| QUOTED TEXT |
——

# Anyone looking for Car Air fresheners should stop at Obsession Wax



## dexter101 (May 29, 2014)

So I have been a regular user of California Scents in my cars and although they smell nice and last reasonably well i had my eyes turned by spray in air fresheners. 

Partly this was down to the idea you can have more than one and swap scents every few weeks which I think would help make it more noticeable.

Also as I try and keep the other halfs car half decent, I was buying 2 tins each time and does add up fairly quickly.

Unfortunately for Chemical Guys, every scent I wanted to try (I'm a fan of tropical type scents) was out of stock.

Reading through some thread I came across Obsession Wax Redolent which is a spray air freshener available in either 250ml or 500ml.

Has lots of great reviews but doesn't seem to be often mentioned when air fresheners are discussed. 

Price looked good (£7.95) although delivery did make it an expensive trial but what really tempted me was the array of scents. There's so much to choose from, all the usuals but also some more unusual scents and the tempting "other" option.

I emailed Jay as I wanted to check this was what I thought it was and he could make up scents that weren't listed. A quick and friendly response revealed that it the truth!

Anyway I spent a few hours thinking of scents I want my car to smell like and as so often with too much choice I went for a safe bet on my part with tropical (Tropical rum to be exact)

Has turned up today and it smells amazing! A great scent in its own right. 

One spray has scented the room I work in for the past hour which considering I only sprayed once (the first spray so not even full amount) onto my suit jacket (off out for dinner tonight so always good to smell fresh!) I think is pretty good. and its not too powerful, just leaves a constant aroma.

Cant wait to get it in the car and will definitely be splashing some more cash on these soon. 

Can't wait to try some of the other products these guys make as well.

I will of course try and update and say how long it lasts but for me, more than happy to have it in the car and give a spray or two every few days. 

Fan for life here.


----------



## vek (May 3, 2011)

totally agree with you,i have the leather scent from obsession, it is exactly what i wanted.it lasts quite a few days,as you say there is an extensive list of fragrances available.it does seem obsessions redolent is a bit under the radar at the mo.


----------



## kev999 (Feb 16, 2007)

ive used the redolent obsession aroma and found the smell disappeared in a couple of hours,so for that am out.


----------



## Ads_ClioV6 (Apr 27, 2014)

i emailed obsession a few times for stuff,never heard back from him


----------



## ALLR_155528 (May 20, 2014)

——

| ENTRIES |
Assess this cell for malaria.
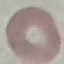
It is uninfected.

Photographed with a smartphone camera at the microscope eyepiece. Automatically extracted cell patch, resized to 64 × 64 pixels. Thin smear of blood. Giemsa-stained preparation.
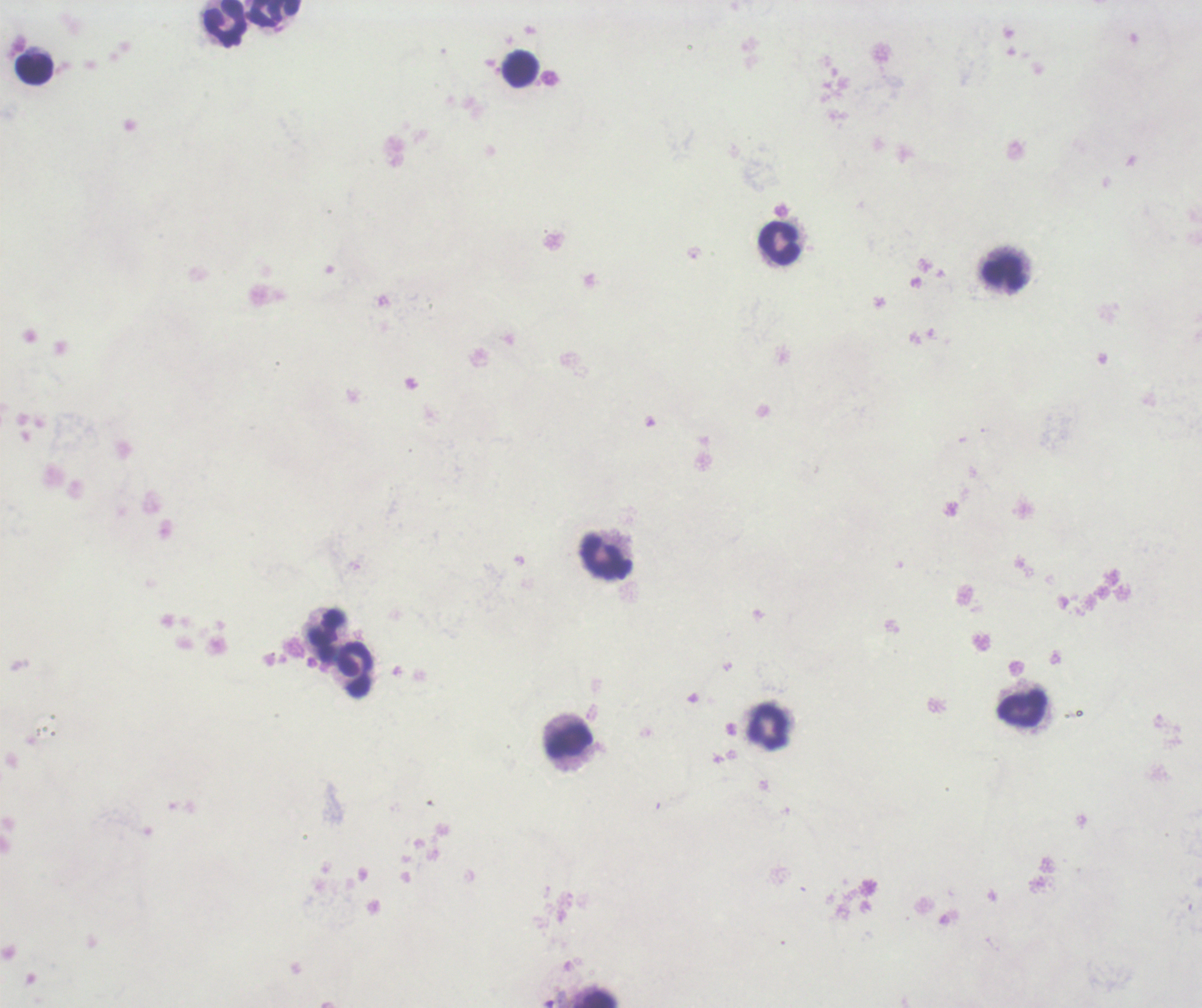
Approximate centers as (x, y) in pixels. Leukocyte locations: (274, 13), (225, 24), (36, 69), (519, 69), (780, 245), (1002, 273), (607, 559), (325, 634), (355, 670), (1021, 707), (769, 727), (569, 742), (601, 1000). Coloration quality: bad. Captured at 100x magnification. Result: no malaria parasites seen. Romanowsky stain. Image is 1202×1008 pixels. Thick blood smear. Background quality: poor. Previously used in an actual diagnosis. One field from this slide.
Name the cell type shown.
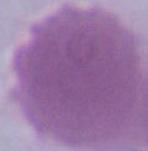

This is an erythrocyte.

{
  "magnification": "1000x",
  "modality": "photomicrograph"
}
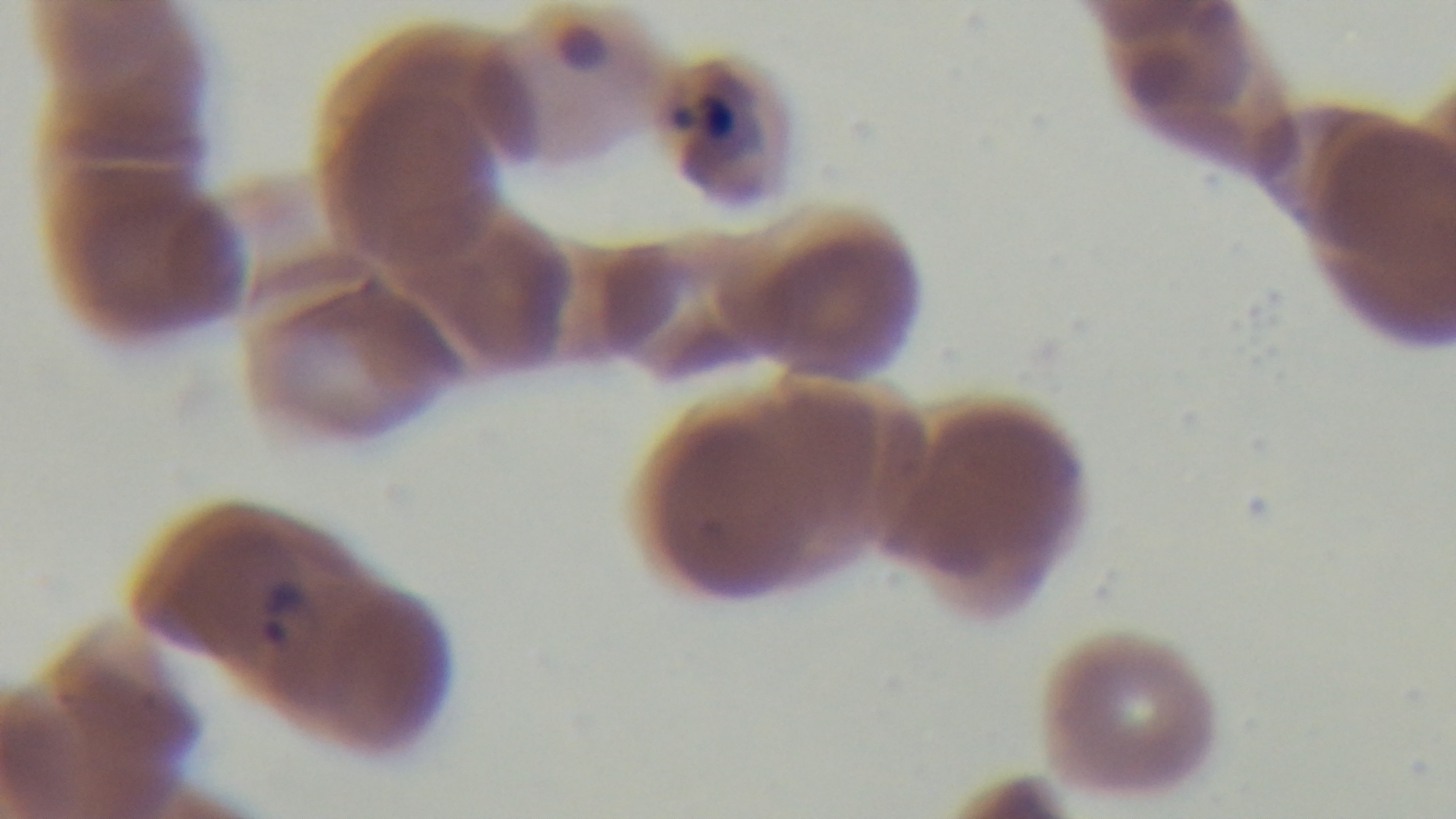

capture = mounted 4K digital camera
stain = Giemsa
preparation = thin smear
objective = 100x oil immersion
field of view = one from the slide
modality = light microscopy
malaria status = infected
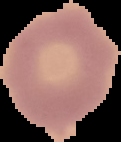
Summary:
  - Preparation: thin blood smear
  - Image size: 121×142 pixels
  - Image type: segmented cell region with the area outside set to black
  - Malaria status: uninfected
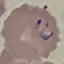
{
  "malaria_status": "parasitized",
  "stain": "Giemsa",
  "capture": "smartphone through the microscope eyepiece",
  "preparation": "thin blood smear",
  "image_type": "automatically extracted cell patch, resized to 64 × 64 pixels"
}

——

| TASKS AND EXERCISES |
(1) Answer from the air freshener thread:
(a) What price is given for the Redolent spray?
(b) Which scent did dexter101 choose in the end?
(c) Which scent does vek have from Obsession?
(2) Copy the entries word for word, starting at their first line and stopping after the line that contains "Photographed with a". Leave out the pictures.
The entries are unrelated to the air freshener thread.

| RESPONSES BY TASK |
(1)
(a) £7.95
(b) Tropical rum
(c) The leather scent

(2)
Assess this cell for malaria.
It is uninfected.

Photographed with a smartphone camera at the microscope eyepiece. Automatically extracted cell patch, resized to 64 × 64 pixels. Thin smear of blood. Giemsa-stained preparation.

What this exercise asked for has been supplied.